Gedalof’s love for English and film flourished during his university years. He originally majored in architecture but soon switched to English.

“I realized that I was more interested in the structure of literature and films than I was in the structure of buildings,” he says.

This realization led to an eight-year education that includes a bachelor’s degree in English and philosophy from Memorial University, a master’s from the University of Alberta, and an English PhD in 18th century studies from the University of London.

Gedalof has taught at Western for over 30 years. He started as an 18th century specialist in the English department and soon began teaching film as well.

He feels lucky to teach both disciplines.

“I never had to choose between English and film,” Gedalof says.

Some of his most popular courses include “Detective Fiction” and “Detective Fiction and Film,” which he has offered regularly since introducing them in the 1970s.

In the 1990s, the English department requested he design a course to attract a broader range of students, so Gedalof created the course “Reading Popular Culture,” which covers subjects like popular music, television and film. This led him to write his latest book, Cultural Subjects, a reader for popular culture courses.

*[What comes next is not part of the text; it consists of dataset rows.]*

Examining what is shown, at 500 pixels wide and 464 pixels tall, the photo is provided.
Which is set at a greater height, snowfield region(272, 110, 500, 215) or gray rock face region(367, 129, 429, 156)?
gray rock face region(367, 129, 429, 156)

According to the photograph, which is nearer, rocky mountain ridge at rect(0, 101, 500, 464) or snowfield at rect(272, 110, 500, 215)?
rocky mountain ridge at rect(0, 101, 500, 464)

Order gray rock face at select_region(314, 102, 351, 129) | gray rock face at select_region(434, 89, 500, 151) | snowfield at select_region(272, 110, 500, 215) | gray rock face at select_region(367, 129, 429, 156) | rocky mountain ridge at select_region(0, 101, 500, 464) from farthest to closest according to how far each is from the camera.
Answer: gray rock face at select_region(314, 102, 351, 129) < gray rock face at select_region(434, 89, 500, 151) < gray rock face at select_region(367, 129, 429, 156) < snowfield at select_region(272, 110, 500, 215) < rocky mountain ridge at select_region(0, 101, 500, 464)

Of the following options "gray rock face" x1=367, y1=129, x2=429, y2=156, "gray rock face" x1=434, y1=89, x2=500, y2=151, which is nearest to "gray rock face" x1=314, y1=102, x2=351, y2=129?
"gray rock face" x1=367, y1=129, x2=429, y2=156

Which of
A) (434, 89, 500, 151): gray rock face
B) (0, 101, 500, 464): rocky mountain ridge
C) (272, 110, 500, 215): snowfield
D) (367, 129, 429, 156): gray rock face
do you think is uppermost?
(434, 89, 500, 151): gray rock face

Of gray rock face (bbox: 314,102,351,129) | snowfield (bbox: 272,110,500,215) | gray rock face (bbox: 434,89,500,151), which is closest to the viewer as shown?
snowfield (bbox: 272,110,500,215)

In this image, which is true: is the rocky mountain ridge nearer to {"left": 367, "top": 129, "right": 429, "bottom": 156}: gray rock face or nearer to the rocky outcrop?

In addition to his scholarly pursuits, Gedalof is concerned with the challenges of teaching.

He has spent much time exploring the question of what constitutes effective teaching at the university level. He started thinking about it when he noticed the lack of instructional training university professors have compared to other teachers.

“You have to do serious training to teach kindergarten,” Gedalof says. “You need training to teach pre-school. But, to teach university, you have to demonstrate that you’re exceptionally good at very solitary activities " research and writing.”

Gedalof has written several books encouraging teachers to develop teaching styles harmonious with their personalities, including 1998’s Teaching Large Classes, which remains the bestselling Canadian book on university pedagogy.

Gedalof also has many useful suggestions for students.

“Find something you love doing,” he says. “Get invested in it. Take time to explore extracurricular opportunities. And get to know your profs.”

While accomplishing these things means students often must leave their comfort zone, Gedalof believes this is the purpose of attending university.

“If we don’t take chances, there’s no point being here,” he says.

Because Gedalof knows how much his personality influences his teaching, he’s committed to helping students develop theirs in their own unique way.

“We are in the business of turning out individuals,” he says.

“My students are my best publications.”